Try it: What is needed is a word-for-word transcript of the listing, free of pictures.

━━━━━━━━━━

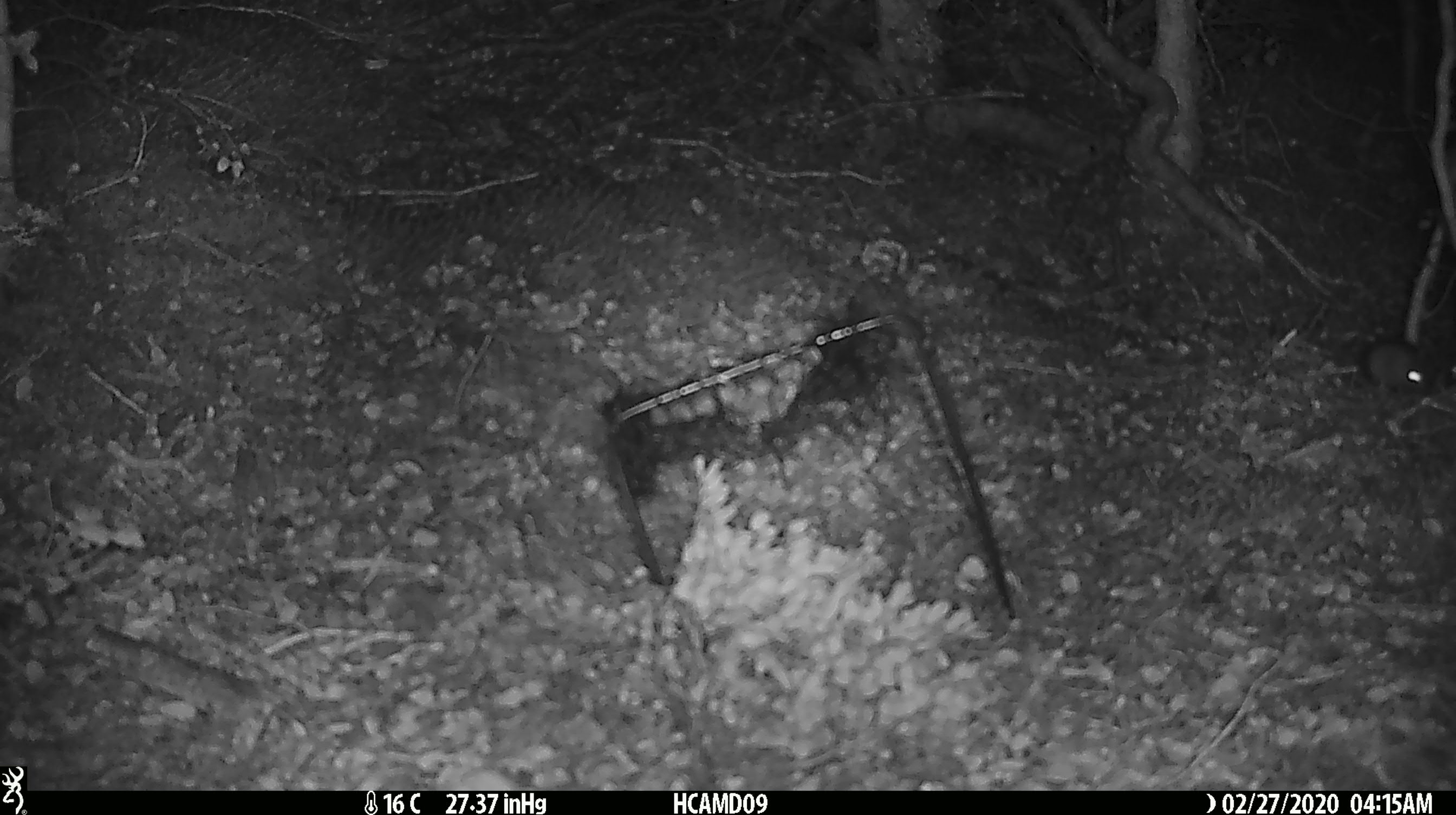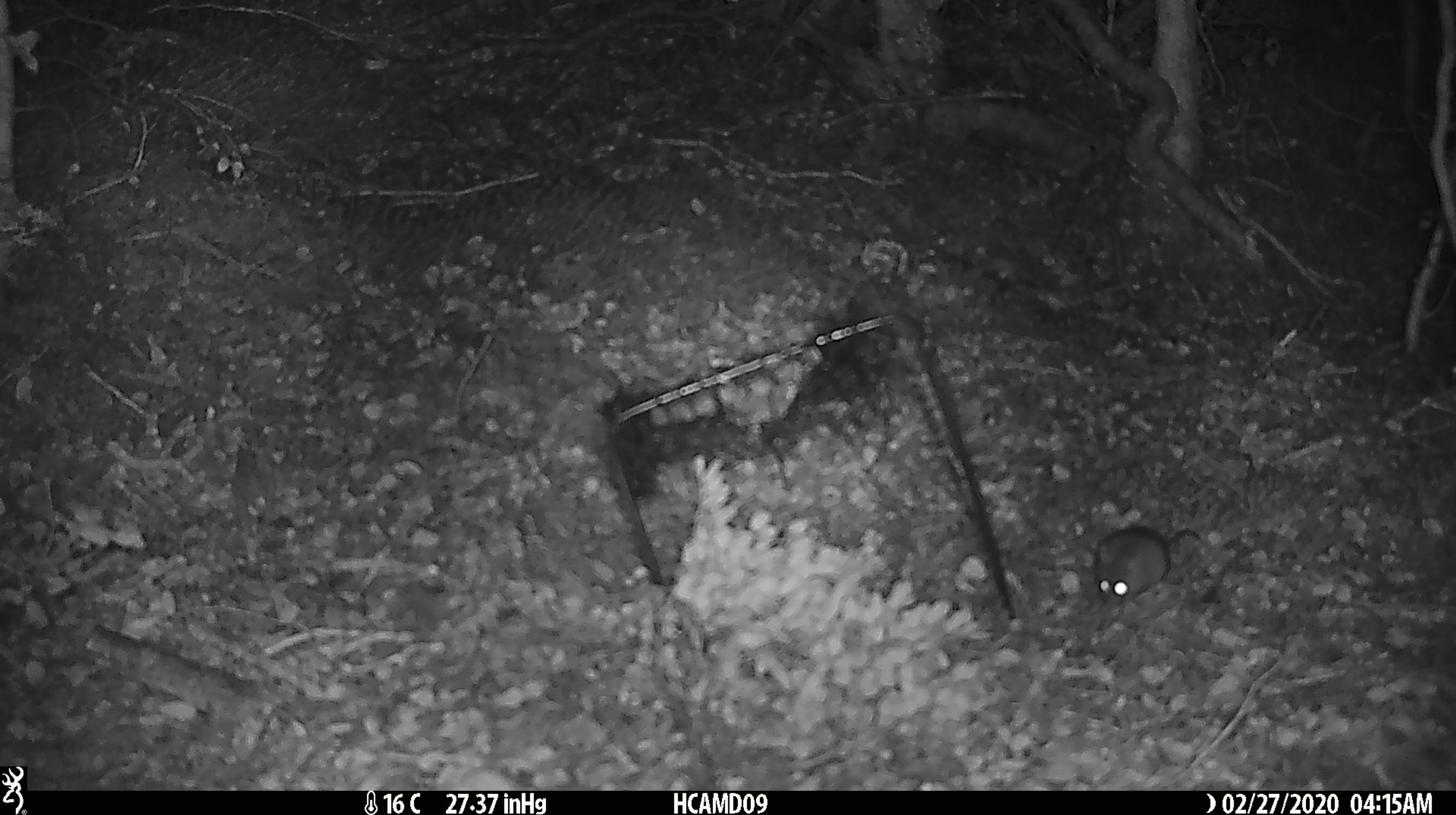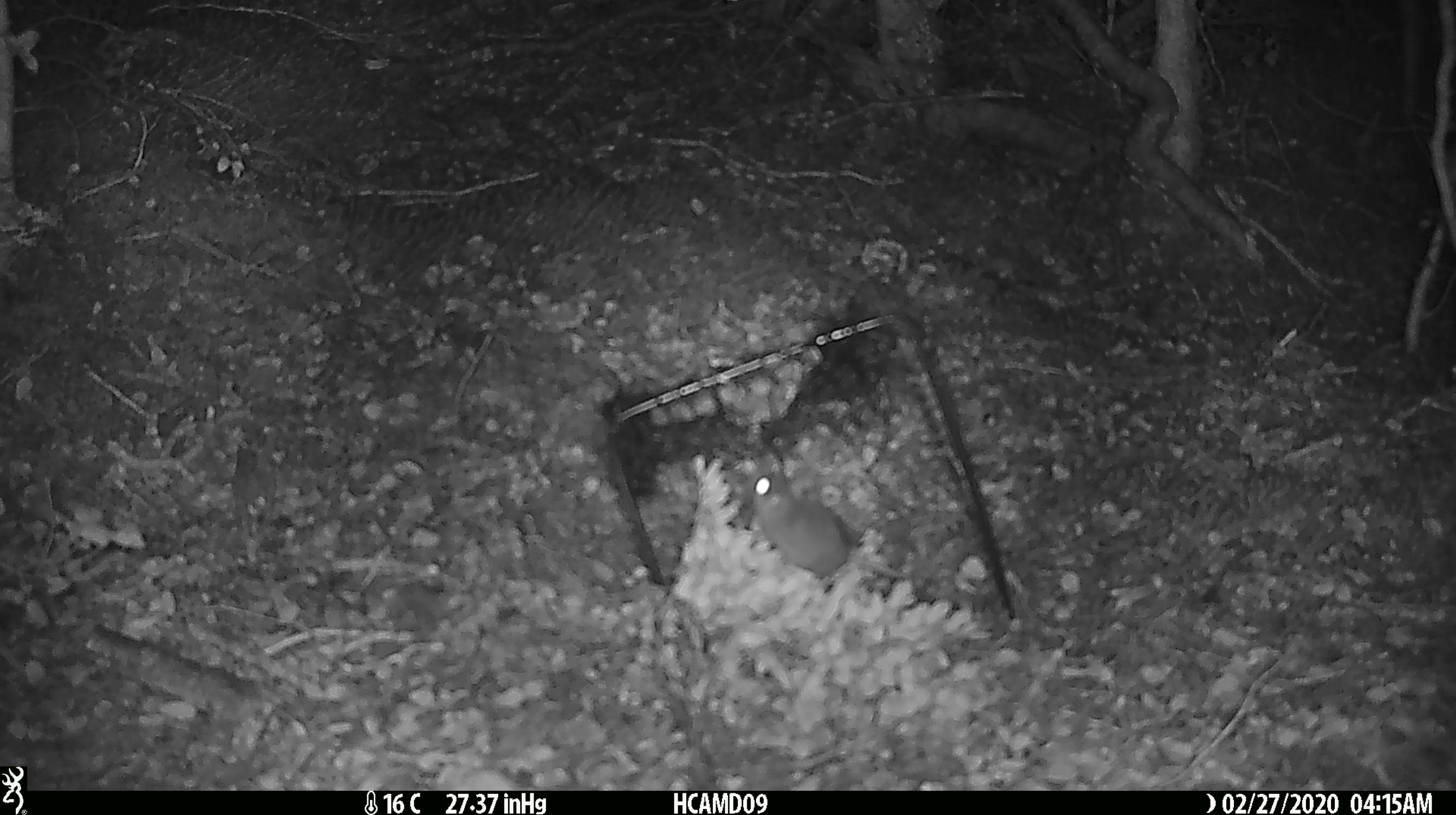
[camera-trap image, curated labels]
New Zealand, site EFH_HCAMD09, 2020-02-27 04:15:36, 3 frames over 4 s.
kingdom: Animalia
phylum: Chordata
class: Mammalia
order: Rodentia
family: Muridae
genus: Mus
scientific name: Mus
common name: mouse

━━━━━━━━━━

Task answer:
[camera-trap image, curated labels]
New Zealand, site EFH_HCAMD09, 2020-02-27 04:15:36, 3 frames over 4 s.
kingdom: Animalia
phylum: Chordata
class: Mammalia
order: Rodentia
family: Muridae
genus: Mus
scientific name: Mus
common name: mouse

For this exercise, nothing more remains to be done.